Кто заклятьем слов волшебных
Нас воззвал от двух дорог?

Кто над пропастью опасной
Дал нам, взор во взор, взглянуть?
Кто связал нас мукой страстной?
Кто нас бросил — грудь на грудь?

Мы не ждали, мы не знали,
Что вдвоем обречены:
Были чужды наши дали,
Были разны наши сны!

Долго, с трепетом испуга,
Уклонив глаза свои,
Отрекались друг от друга
Мы пред ликом Судии.

Он же, мудрый, он же, строгий,
Осудил, не облича.
Нас смутил глухой тревогой
Смех внезапный палача.

В диком вихре — кто мы? что мы?
Листья, взвитые с земли!
Сны восторга и истомы
Нас как уголья прожгли.

Здесь упав в бессильной дрожи,
В блеске молний и в грозе,
Где же мы: на страстном ложе
Иль на смертном колесе?

Сораспятая на муку,
Давний враг мой и сестра!
Дай мне руку! дай мне руку!
Меч взнесен! Спеши! Пора!

Валерий Яковлевич Брюсов

Грядущие гунны

Топчи их рай, Аттила.Вяч. Иванов
Где вы, грядущие гунны,
Что тучей нависли над миром!
Слышу ваш топот чугунный
По еще не открытым Памирам.

На нас ордой опьянелой
Рухните с темных становий —
Оживить одряхлевшее тело
Волной пылающей крови.

Поставьте, невольники воли,
Шалаши у дворцов, как бывало,
Всколосите веселое поле
На месте тронного зала.

Сложите книги кострами,
Пляшите в их радостном свете,
Творите мерзость во храме, —
Вы во всем неповинны, как дети!

А мы, мудрецы и поэты,
Хранители тайны и веры,
Унесем зажженные светы,
В катакомбы, в пустыни, в пещеры.

И что, под бурей летучей,
Под этой грозой разрушений,
Сохранит играющий Случай
Из наших заветных творений?

Бесследно все сгибнет, быть может,
Что ведомо было одним нам,
Но вас, кто меня уничтожит,
Встречаю приветственным гимном.

Осень 1904, 30 июля — 10 августа 1905

Валерий Яковлевич Брюсов

Встреча

Близ медлительнаго Нила, там, где озеро Мерида, в
царстве пламеннаго Ра,
Ты давно меня любила, как Озириса Изида, друг,
царица и сестра!
И клонила пирамида тень на наши вечера.

Вспомни тайну первой встречи, день, когда во храме
пляски увлекли нас в темный круг,
Час, когда погасли свечи, и когда, как в странной
сказке, каждый каждому был друг,
Наши речи, наши ласки, счастье, вспыхнувшее вдруг!

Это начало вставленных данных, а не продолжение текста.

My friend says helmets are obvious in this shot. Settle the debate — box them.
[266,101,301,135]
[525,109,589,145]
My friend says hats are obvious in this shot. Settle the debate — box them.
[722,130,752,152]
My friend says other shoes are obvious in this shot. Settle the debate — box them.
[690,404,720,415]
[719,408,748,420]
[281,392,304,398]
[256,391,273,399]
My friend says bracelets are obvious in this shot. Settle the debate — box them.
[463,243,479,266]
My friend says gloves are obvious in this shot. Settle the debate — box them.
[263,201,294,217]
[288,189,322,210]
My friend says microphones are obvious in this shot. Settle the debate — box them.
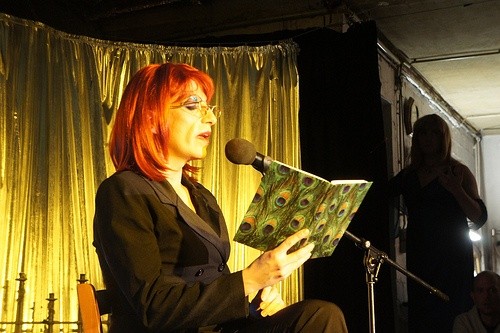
[225,139,273,173]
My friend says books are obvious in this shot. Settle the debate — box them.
[233,160,374,260]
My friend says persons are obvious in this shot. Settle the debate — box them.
[93,62,348,333]
[452,271,500,333]
[387,115,487,333]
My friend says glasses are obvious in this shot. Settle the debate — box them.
[169,95,222,123]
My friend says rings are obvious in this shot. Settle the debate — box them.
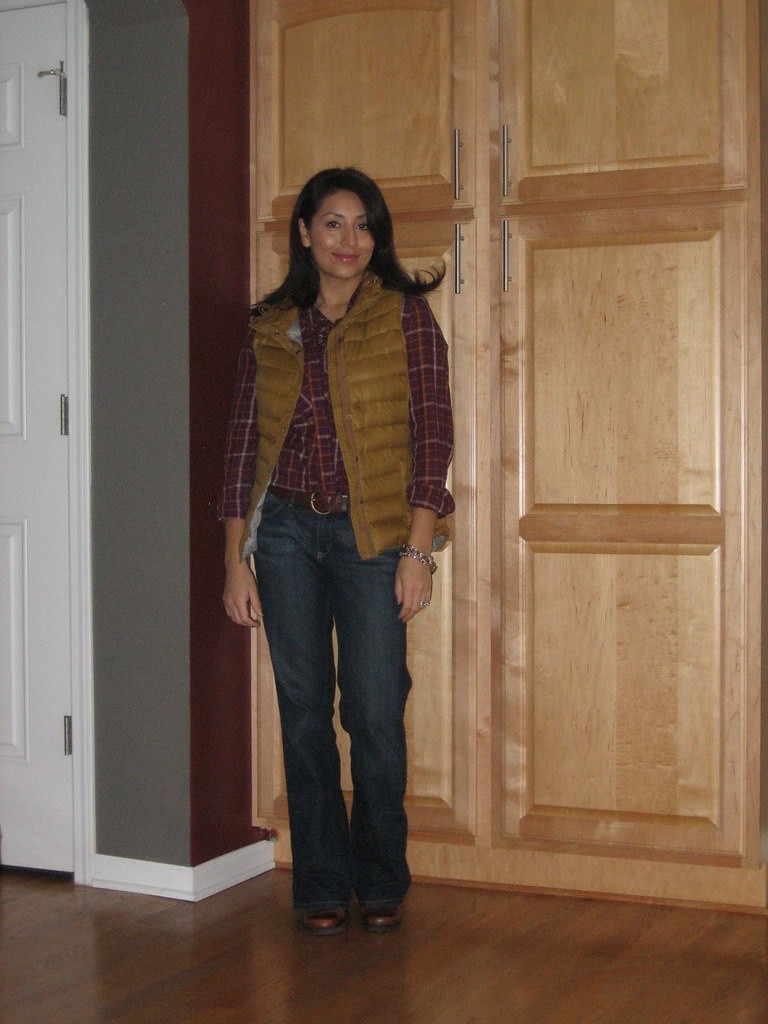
[420,600,430,607]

Разве ты, в сияньи бала, легкий стан склонив мне
в руки, через завесу времен,
Не разслышала кимвала, не постигла гимнов звуки и
толпы ответный стон?
Не сказала, что разлуки — кончен, кончен долгий сон!

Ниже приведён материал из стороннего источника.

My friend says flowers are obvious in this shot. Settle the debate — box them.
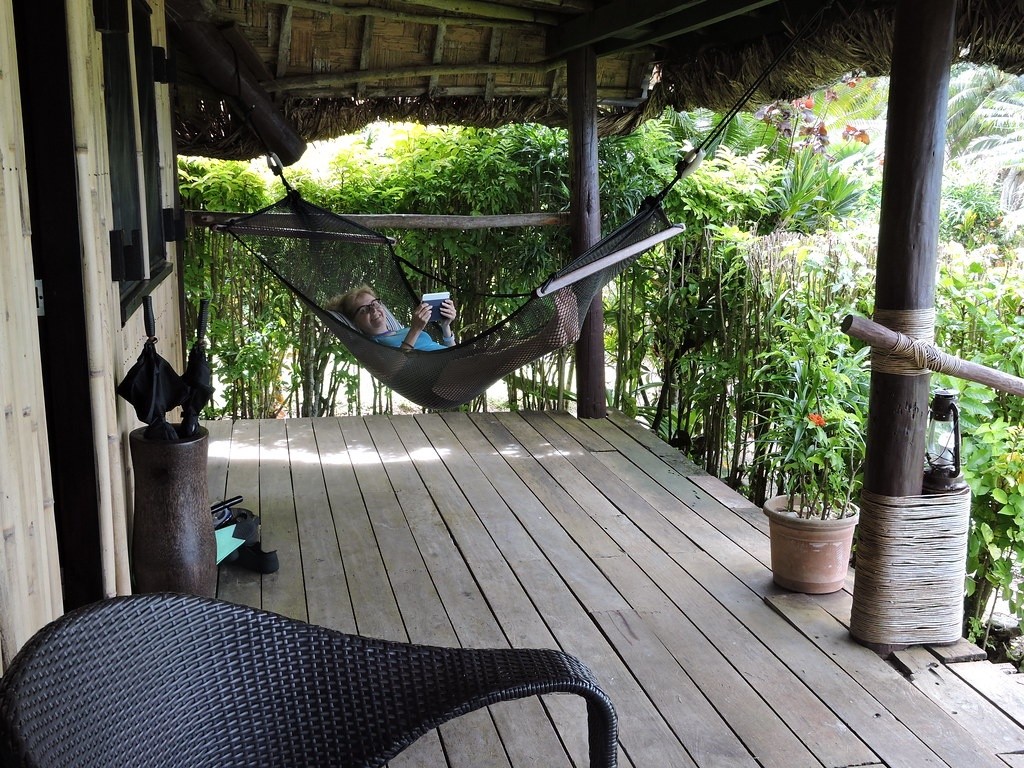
[750,308,870,518]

Наше счастье — прежде было, наша страсть — воспоминанье,
наша жизнь — не в первый раз,
И, за временной могилой, неугасшия желанья с прежней
силой дышат в нас,
Как близ Нила, в час свиданья, в роковой и краткий час!

Валерий Яковлевич Брюсов

Гиацинт

Словно кровь у свежей раны,
Красный камень гиацинт
Увлекает грезу в страны,
Где царит широкий Инд.

Где в засохших джунглях внемлют
Тигры поступи людей,
И на мертвых ветках дремлют
Пасти жадных орхидей,

Где окованная взглядом
Птица стынет пред змеей,
И, полны губящим ядом,
Корни пухнут под землей.

Сладко грезить об отчизне
Всех таинственных отрав!
Там найду я радость жизни —
Воплотивший смерть состав!

В лезвее багдадской стали
Каплю смерти я волью,
И навек в моем кинжале
Месть и волю затаю.

И когда любовь обманет,
И ласкавшая меня
Расточать другому станет
Речи нег на склоне дня, —

Я приду к ней с верным ядом,
Я ее меж ласк и чар,
Словно змей, затешу взглядом,
Разочту, как тигр, удар.

И, глядя на кровь у раны,
(Словно камень гиацинт!)
Повлекусь я грезой в страны,
Где царит широкий Инд.

Валерий Яковлевич Брюсов

Кинжал

Иль никогда на голос мщенья
Из золотых ножен не вырвешь свой клинок…

Он вырван из ножен и блещет вам в глаза,
Как и в былые дни, отточенный и острый.
Поэт всегда с людьми, когда шумит гроза,
И песня с бурей вечно сестры.

Когда не видел я ни дерзости ни сил,
Когда все под ярмом клонили молча выи,
Я уходил в страну молчанья и могил,
В века загадочно былые.

Как ненавидел я всей этой жизни строй,
Позорно-мелочный, неправый, некрасивый,
Но я на зов к борьбе лишь хохотал порой,
Не веря в робкие призывы.

Но чуть заслышал я заветный зов трубы,
Едва раскинулись огнистые знамена,
Я — отзыв вам кричу, я — песенник борьбы,
Я вторю грому с небосклона.

Кинжал поэзии! Кровавый молний свет,
Как прежде, пробежал по этой верной стали
И снова я с людьми, — затем что я поэт.
Затем что молнии сверкали.

Валерий Яковлевич Брюсов

На темной дороге

Он догнал ее ночью на темной дороге.
Были оба безмолвны, и оба — одни.
Только старые ветлы, недвижны и строги,
Как свидетели боя, стояли в тени.

И она защищалась, боролась упрямо,
Отбивалась, кусалась, царапалась в кровь.
Наконец, поскользнулась, и темная яма
Приняла двух упавших, прикрыла любовь.

Там на дне этой ямы, заброшенной, волчьей,
Продолжалась во мраке борьба, — враг к врагу;
Долго девушка билась, озлобленно, молча,
Пригибалась, кривилась, сжималась в дугу.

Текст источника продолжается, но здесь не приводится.